A team of researchers from the University of California, Davis, have conducted a study that contradicts the popular belief that plants move uphill as the temperatures become warmer.

Most forecasts say that climate change will determine many plants and animal species to migrate and eventually become extinct.

These predictions are based on the assumption that the main factor of species distribution is temperature, but this new study claims that there are other factors that could prove just as important.

Jonathan Greenberg, an assistant project scientist at the UC Davis Center for Spatial Technologies and Remote Sensing, talks about precipitation as the key element, and explains that water resources are more likely to define the habitable range of certain species.

He explains that between 1930 and 2000, instead of colonizing higher grounds to maintain a constant temperature, many California plant species moved downhill an average of 260 feet.

“While the climate warmed significantly in this period, there was also more precipitation.

“These wetter conditions are allowing plants to exist in warmer locations than they were previously capable of,” he said.

The authors explained that since there are many locations, north of 45 degrees latitude on the globe, that had increased precipitations last year (like the northernmost United States, all of Canada and Russia, and most of Europe), it is very likely that this trend will continue.

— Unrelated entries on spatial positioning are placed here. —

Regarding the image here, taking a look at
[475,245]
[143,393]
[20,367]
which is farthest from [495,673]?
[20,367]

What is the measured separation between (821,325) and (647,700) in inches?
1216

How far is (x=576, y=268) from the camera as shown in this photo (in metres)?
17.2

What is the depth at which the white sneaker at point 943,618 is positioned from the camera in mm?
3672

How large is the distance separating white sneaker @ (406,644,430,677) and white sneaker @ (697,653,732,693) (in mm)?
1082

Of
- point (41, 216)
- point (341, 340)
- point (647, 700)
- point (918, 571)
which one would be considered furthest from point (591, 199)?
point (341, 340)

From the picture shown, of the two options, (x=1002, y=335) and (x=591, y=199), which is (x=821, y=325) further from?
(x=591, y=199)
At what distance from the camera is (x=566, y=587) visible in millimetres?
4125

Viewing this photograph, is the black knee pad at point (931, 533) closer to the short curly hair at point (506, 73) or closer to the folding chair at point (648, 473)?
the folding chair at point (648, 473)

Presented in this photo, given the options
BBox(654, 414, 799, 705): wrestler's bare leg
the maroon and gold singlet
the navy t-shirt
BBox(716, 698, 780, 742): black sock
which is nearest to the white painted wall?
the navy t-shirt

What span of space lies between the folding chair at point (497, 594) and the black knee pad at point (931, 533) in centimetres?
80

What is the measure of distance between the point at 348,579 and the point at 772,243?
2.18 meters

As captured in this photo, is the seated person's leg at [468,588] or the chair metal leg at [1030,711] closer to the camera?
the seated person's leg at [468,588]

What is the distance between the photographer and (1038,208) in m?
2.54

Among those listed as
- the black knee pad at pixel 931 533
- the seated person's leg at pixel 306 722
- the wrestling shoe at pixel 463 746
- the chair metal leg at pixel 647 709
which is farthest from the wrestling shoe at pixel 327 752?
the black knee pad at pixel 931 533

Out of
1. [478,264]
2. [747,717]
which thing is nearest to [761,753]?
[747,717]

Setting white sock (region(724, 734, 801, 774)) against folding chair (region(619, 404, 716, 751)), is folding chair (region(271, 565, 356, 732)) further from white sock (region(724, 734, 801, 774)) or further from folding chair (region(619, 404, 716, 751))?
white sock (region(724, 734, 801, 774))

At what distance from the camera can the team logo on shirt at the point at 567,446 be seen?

Greenberg said that “as we continue to improve our understanding of climate-change impacts on species, we will help land managers and policy makers to make more informed decisions on, for instance, conservation efforts for threatened and endangered species.”

The researcher reminded the importance of an investment in basic science, and said that these results are based on historical data collected by the US Forest Service in the 1930s, as part of a program that was supported by New Deal spending after the Great Depression.

The study is published in the journal Science.